Lines from a collection
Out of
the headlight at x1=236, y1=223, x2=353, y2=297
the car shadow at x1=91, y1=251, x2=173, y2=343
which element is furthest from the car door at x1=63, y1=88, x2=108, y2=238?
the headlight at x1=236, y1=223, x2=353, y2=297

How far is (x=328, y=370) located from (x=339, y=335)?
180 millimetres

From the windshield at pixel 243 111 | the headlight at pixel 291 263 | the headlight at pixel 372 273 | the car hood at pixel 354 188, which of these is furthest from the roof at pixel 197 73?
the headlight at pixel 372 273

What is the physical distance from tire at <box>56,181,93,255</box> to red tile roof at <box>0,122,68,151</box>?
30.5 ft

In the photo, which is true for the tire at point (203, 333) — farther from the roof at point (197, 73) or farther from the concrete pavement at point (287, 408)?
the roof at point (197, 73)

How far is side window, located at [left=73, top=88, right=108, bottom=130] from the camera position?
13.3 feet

YOUR INSTRUCTIONS | Copy the lines above verbatim, starting with the line containing "From the windshield" and continuing through the last line, both included.

ANSWER IN FULL |
From the windshield at pixel 243 111 | the headlight at pixel 291 263 | the headlight at pixel 372 273 | the car hood at pixel 354 188, which of these is furthest from the roof at pixel 197 73?
the headlight at pixel 372 273

What is the physical distance from tire at <box>56,181,93,255</box> to red tile roof at <box>0,122,68,151</box>?
30.5 ft

In the photo, which is true for the tire at point (203, 333) — farther from the roof at point (197, 73) or farther from the concrete pavement at point (287, 408)?
the roof at point (197, 73)

How far is side window, located at [left=73, top=88, right=108, bottom=130] from the camera position?
13.3 feet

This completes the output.